The Social History of the Potato is an extraordinary book, like no other, a vast compendium of curious fact and passionately recounted social history that calls to mind an unexpected but completely satisfying fusion of The Anatomy of Melancholy and Fernand Braudel’s Capitalism and Material Life. In its inflammatory humanitarianism, the book may now also stand as a monument to the sensibility of the period of welfare socialism voted in at the end of the Second World War: possibly the only time in the history of Britain (excepting 1649) when the great majority of British people actively demonstrated that they knew what was good for them, that potatoes were not sufficient fare.

In an article in the current Tatler, Mrs Elizabeth David laments that Salaman did not include recipes: in fact, he includes several.
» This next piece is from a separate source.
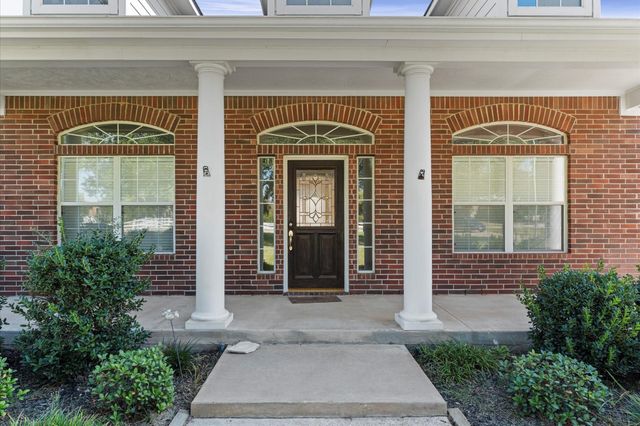 20326 Stone Lake Circle, Tomball, TX 77377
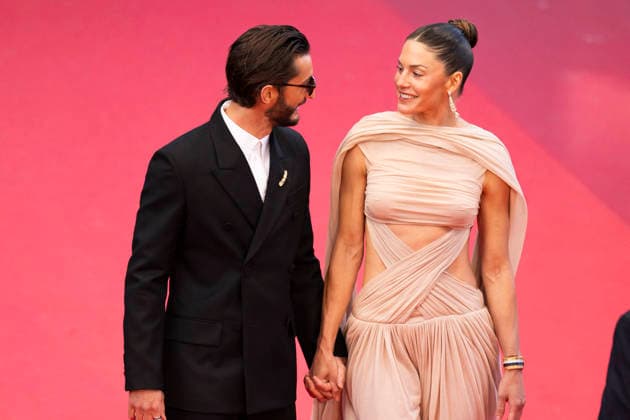 Cannes Histoires Paralleles Red Carpet EB French actor Pierre Niney and his partner Australian actress Natasha Andrews arrive for the screening of the film Histoires Paralleles (Parallel Tales) at the 79th edition of the Cannes Film Festival in Cannes, southern France on May 14, 2026.Photo by Eliot Blondet ABACAPRESS.COM Cannes France France  Copyright: xBlondetxEliot ABACAx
This is one, for the soup served in Epping Workhouse in the last years of the 18th century: ‘4 lbs pickled pork, 6 stones of shins and legs, 6 lbs of skibling (meat waste), 28 lbs of potatoes, 20 lbs of Scotch oatmeal, 21 lbs of salt, 1 lb of whole pepper and ¼ lb of ground pepper, a dozen carrots and a handful of mint, to 56 gallons of water.’ He notes: ‘The Epping soup was designed on more generous lines than was usual in such cases.’